Goal.
Write the data out again in full, with no departure from the original.

Working data.
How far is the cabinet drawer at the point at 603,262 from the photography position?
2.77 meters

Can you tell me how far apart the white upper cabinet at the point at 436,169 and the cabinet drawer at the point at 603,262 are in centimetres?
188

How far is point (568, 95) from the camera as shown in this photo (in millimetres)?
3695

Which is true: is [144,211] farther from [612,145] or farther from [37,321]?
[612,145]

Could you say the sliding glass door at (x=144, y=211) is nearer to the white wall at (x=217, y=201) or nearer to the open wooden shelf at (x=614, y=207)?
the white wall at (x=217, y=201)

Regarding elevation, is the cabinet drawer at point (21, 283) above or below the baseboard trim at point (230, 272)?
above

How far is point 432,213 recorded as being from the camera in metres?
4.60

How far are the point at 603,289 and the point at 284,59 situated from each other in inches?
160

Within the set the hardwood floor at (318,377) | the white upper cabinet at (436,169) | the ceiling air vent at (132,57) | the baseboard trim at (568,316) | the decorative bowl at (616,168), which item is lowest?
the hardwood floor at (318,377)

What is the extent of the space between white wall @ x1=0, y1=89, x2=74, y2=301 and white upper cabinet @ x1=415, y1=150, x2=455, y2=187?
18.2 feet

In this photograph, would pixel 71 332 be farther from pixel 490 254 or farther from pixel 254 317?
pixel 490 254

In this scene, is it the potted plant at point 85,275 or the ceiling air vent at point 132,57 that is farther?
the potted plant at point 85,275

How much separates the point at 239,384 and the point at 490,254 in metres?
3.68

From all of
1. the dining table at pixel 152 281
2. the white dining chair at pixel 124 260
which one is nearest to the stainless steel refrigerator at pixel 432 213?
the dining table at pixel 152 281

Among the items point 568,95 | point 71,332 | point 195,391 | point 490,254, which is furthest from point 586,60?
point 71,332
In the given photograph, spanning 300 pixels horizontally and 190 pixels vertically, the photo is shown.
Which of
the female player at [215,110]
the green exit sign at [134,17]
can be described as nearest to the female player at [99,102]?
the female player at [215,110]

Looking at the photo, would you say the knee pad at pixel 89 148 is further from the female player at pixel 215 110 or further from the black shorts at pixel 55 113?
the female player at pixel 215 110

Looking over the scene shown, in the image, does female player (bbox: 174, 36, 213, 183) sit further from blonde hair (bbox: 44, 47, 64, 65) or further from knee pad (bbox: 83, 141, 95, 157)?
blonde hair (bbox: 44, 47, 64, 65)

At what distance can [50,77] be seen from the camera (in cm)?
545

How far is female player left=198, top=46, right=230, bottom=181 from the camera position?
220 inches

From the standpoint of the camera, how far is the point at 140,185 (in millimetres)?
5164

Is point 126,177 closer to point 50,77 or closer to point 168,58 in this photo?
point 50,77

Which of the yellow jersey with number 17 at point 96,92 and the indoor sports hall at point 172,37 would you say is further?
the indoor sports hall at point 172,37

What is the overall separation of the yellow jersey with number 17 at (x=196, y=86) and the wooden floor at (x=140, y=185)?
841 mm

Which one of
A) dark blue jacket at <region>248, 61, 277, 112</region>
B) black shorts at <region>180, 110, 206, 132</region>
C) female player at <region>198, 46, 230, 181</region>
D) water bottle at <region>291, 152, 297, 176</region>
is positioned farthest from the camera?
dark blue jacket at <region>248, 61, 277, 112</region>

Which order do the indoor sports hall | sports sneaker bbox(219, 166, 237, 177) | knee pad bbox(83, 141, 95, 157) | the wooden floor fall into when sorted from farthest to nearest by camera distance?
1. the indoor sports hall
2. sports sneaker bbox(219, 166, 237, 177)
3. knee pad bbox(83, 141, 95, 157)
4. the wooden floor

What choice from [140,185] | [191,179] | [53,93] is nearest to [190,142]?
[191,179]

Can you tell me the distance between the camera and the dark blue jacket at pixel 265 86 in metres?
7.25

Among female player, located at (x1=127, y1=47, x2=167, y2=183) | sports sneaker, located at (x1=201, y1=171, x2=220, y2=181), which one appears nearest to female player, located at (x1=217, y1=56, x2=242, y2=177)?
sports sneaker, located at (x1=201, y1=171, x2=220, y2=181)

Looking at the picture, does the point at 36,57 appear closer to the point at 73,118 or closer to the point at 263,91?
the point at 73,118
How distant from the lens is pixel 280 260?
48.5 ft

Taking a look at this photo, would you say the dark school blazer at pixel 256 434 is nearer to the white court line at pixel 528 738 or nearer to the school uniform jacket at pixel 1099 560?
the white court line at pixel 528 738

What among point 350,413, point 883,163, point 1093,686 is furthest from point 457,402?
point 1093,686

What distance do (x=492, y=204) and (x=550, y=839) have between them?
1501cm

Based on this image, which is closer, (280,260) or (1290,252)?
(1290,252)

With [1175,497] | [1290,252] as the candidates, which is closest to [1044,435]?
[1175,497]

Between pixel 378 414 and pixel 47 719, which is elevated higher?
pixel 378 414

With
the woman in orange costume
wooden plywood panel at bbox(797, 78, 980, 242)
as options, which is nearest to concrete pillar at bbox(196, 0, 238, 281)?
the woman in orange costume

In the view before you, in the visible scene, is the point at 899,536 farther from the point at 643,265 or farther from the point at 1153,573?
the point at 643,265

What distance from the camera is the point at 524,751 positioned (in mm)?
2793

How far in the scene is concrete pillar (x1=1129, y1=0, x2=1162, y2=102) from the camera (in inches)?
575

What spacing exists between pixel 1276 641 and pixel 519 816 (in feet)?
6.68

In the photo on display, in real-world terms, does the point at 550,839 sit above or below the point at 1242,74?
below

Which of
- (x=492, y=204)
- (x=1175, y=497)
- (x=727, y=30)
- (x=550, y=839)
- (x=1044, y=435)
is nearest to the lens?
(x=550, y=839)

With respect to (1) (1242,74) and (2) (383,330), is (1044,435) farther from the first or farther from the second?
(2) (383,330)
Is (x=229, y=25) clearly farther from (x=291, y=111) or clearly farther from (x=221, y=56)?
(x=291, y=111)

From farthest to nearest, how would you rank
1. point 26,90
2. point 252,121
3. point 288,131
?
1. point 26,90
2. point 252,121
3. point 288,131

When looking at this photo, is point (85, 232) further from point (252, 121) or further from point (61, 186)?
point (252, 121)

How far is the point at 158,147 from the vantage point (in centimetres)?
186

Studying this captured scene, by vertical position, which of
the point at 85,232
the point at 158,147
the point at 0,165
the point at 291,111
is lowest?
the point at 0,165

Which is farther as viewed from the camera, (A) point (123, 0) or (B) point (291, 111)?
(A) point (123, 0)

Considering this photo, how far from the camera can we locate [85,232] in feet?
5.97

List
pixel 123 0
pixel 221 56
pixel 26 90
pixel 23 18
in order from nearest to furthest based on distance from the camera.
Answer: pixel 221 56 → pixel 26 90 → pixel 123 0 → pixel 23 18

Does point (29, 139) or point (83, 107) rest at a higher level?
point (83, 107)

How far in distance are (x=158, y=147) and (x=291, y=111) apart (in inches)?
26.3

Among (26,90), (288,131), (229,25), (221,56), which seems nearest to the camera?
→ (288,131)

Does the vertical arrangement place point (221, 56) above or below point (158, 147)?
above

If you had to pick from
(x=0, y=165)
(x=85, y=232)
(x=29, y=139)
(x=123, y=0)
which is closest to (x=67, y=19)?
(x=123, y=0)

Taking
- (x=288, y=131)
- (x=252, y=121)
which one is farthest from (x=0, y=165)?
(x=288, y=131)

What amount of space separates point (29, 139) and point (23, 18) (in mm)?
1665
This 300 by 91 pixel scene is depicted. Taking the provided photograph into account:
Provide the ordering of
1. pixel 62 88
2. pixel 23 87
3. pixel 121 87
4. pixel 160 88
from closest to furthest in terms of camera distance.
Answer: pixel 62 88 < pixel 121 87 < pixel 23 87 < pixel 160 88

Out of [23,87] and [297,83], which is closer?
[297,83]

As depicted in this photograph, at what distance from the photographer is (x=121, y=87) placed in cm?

The solution.
How far is the cabinet drawer at the point at 603,262 from the photography position?
2.77 meters

Can you tell me how far apart the white upper cabinet at the point at 436,169 and the cabinet drawer at the point at 603,262 are in centimetres?
188

How far is point (568, 95) from the camera as shown in this photo (in millimetres)?
3695

Which is true: is [144,211] farther from [612,145] or farther from [37,321]?
[612,145]

Could you say the sliding glass door at (x=144, y=211) is nearer to the white wall at (x=217, y=201) or nearer to the open wooden shelf at (x=614, y=207)?
the white wall at (x=217, y=201)

Regarding elevation, is the cabinet drawer at point (21, 283) above or below the baseboard trim at point (230, 272)?
above

How far is point 432,213 recorded as being from the camera in metres?
4.60

How far are the point at 603,289 and the point at 284,59 situated from each other in inches?
160

Within the set the hardwood floor at (318,377) | the white upper cabinet at (436,169) | the ceiling air vent at (132,57) | the baseboard trim at (568,316) | the decorative bowl at (616,168), which item is lowest?
the hardwood floor at (318,377)

What is the extent of the space between white wall @ x1=0, y1=89, x2=74, y2=301 and white upper cabinet @ x1=415, y1=150, x2=455, y2=187?
18.2 feet

In this photograph, would pixel 71 332 be farther from pixel 490 254 or farther from pixel 254 317?
pixel 490 254

In this scene, is it the potted plant at point 85,275 or the ceiling air vent at point 132,57 that is farther?
the potted plant at point 85,275

How much separates the point at 239,384 and the point at 490,254 in metres?
3.68

From all of
1. the dining table at pixel 152 281
2. the white dining chair at pixel 124 260
which one is nearest to the stainless steel refrigerator at pixel 432 213?
the dining table at pixel 152 281

Among the items point 568,95 | point 71,332 | point 195,391 | point 490,254, which is furthest from point 586,60?
point 71,332
In the given photograph, spanning 300 pixels horizontally and 190 pixels vertically, the photo is shown.
Which of
the female player at [215,110]
the green exit sign at [134,17]
can be described as nearest to the female player at [99,102]?
the female player at [215,110]

Looking at the photo, would you say the knee pad at pixel 89 148 is further from the female player at pixel 215 110 or further from the black shorts at pixel 55 113?
the female player at pixel 215 110

Looking over the scene shown, in the image, does female player (bbox: 174, 36, 213, 183) sit further from blonde hair (bbox: 44, 47, 64, 65) or further from knee pad (bbox: 83, 141, 95, 157)?
blonde hair (bbox: 44, 47, 64, 65)

At what distance can [50,77] be seen from the camera (in cm)?
545

How far is female player left=198, top=46, right=230, bottom=181 from the camera position?
220 inches

From the standpoint of the camera, how far is the point at 140,185 (in millimetres)?
5164

Is point 126,177 closer to point 50,77 or closer to point 168,58 in this photo?
point 50,77

Which of the yellow jersey with number 17 at point 96,92 and the indoor sports hall at point 172,37 would you say is further?
the indoor sports hall at point 172,37

What is the overall separation of the yellow jersey with number 17 at (x=196, y=86) and the wooden floor at (x=140, y=185)?
841 mm

Which one of
A) dark blue jacket at <region>248, 61, 277, 112</region>
B) black shorts at <region>180, 110, 206, 132</region>
C) female player at <region>198, 46, 230, 181</region>
D) water bottle at <region>291, 152, 297, 176</region>
is positioned farthest from the camera?
dark blue jacket at <region>248, 61, 277, 112</region>

Which order do the indoor sports hall | sports sneaker bbox(219, 166, 237, 177) | knee pad bbox(83, 141, 95, 157) | the wooden floor fall into when sorted from farthest to nearest by camera distance?
1. the indoor sports hall
2. sports sneaker bbox(219, 166, 237, 177)
3. knee pad bbox(83, 141, 95, 157)
4. the wooden floor

What choice from [140,185] | [191,179] | [53,93] is nearest to [190,142]?
[191,179]

Can you tell me the distance between the camera and the dark blue jacket at pixel 265 86 in metres?
7.25

Among female player, located at (x1=127, y1=47, x2=167, y2=183) | sports sneaker, located at (x1=201, y1=171, x2=220, y2=181), which one appears nearest to female player, located at (x1=217, y1=56, x2=242, y2=177)?
sports sneaker, located at (x1=201, y1=171, x2=220, y2=181)

Looking at the picture, does the point at 36,57 appear closer to the point at 73,118 or closer to the point at 263,91?
the point at 73,118
How distant from the lens is pixel 280 260?
48.5 ft

Taking a look at this photo, would you say the dark school blazer at pixel 256 434 is nearer to the white court line at pixel 528 738 or nearer to the school uniform jacket at pixel 1099 560?
the white court line at pixel 528 738

What among point 350,413, point 883,163, point 1093,686 is furthest from point 457,402?
point 1093,686

What distance do (x=492, y=204) and (x=550, y=839) have between them?
1501cm

Based on this image, which is closer, (280,260) or (1290,252)?
(1290,252)

With [1175,497] | [1290,252] as the candidates, which is closest to [1044,435]?
[1175,497]

Between pixel 378 414 and pixel 47 719, which is elevated higher?
pixel 378 414

With
the woman in orange costume
wooden plywood panel at bbox(797, 78, 980, 242)
as options, which is nearest to concrete pillar at bbox(196, 0, 238, 281)?
the woman in orange costume

In the view before you, in the visible scene, is the point at 899,536 farther from the point at 643,265 or farther from the point at 1153,573?
the point at 643,265

What distance from the camera is the point at 524,751 positioned (in mm)?
2793

How far in the scene is concrete pillar (x1=1129, y1=0, x2=1162, y2=102) from the camera (in inches)?
575

What spacing exists between pixel 1276 641 and pixel 519 816 (in feet)?
6.68

In the photo on display, in real-world terms, does the point at 550,839 sit above or below the point at 1242,74?
below

Which of
- (x=492, y=204)
- (x=1175, y=497)
- (x=727, y=30)
- (x=550, y=839)
- (x=1044, y=435)
is nearest to the lens?
(x=550, y=839)

With respect to (1) (1242,74) and (2) (383,330), is (1044,435) farther from the first or farther from the second?
(2) (383,330)
Is (x=229, y=25) clearly farther from (x=291, y=111) or clearly farther from (x=221, y=56)?
(x=291, y=111)

From farthest to nearest, how would you rank
1. point 26,90
2. point 252,121
3. point 288,131
?
1. point 26,90
2. point 252,121
3. point 288,131

When looking at this photo, is point (85, 232) further from point (252, 121) or further from point (61, 186)?
point (252, 121)

How far is the point at 158,147 from the vantage point (in centimetres)?
186

Studying this captured scene, by vertical position, which of
the point at 85,232
the point at 158,147
the point at 0,165
the point at 291,111
is lowest?
the point at 0,165

Which is farther as viewed from the camera, (A) point (123, 0) or (B) point (291, 111)?
(A) point (123, 0)

Considering this photo, how far from the camera can we locate [85,232] in feet?
5.97

List
pixel 123 0
pixel 221 56
pixel 26 90
pixel 23 18
in order from nearest to furthest based on distance from the camera.
Answer: pixel 221 56 → pixel 26 90 → pixel 123 0 → pixel 23 18

Does point (29, 139) or point (83, 107) rest at a higher level?
point (83, 107)

How far in distance are (x=158, y=147) and (x=291, y=111) apart (in inches)?
26.3

Among (26,90), (288,131), (229,25), (221,56), which seems nearest to the camera?
→ (288,131)

Does the vertical arrangement place point (221, 56) above or below point (158, 147)?
above

If you had to pick from
(x=0, y=165)
(x=85, y=232)
(x=29, y=139)
(x=123, y=0)
which is closest to (x=67, y=19)?
(x=123, y=0)

Taking
- (x=288, y=131)
- (x=252, y=121)
which one is farthest from (x=0, y=165)?
(x=288, y=131)

What amount of space separates point (29, 139) and point (23, 18) (in mm)?
1665
This 300 by 91 pixel scene is depicted. Taking the provided photograph into account:
Provide the ordering of
1. pixel 62 88
2. pixel 23 87
3. pixel 121 87
4. pixel 160 88
from closest to furthest in terms of camera distance.
Answer: pixel 62 88 < pixel 121 87 < pixel 23 87 < pixel 160 88

Out of [23,87] and [297,83], which is closer?
[297,83]

As depicted in this photograph, at what distance from the photographer is (x=121, y=87) placed in cm?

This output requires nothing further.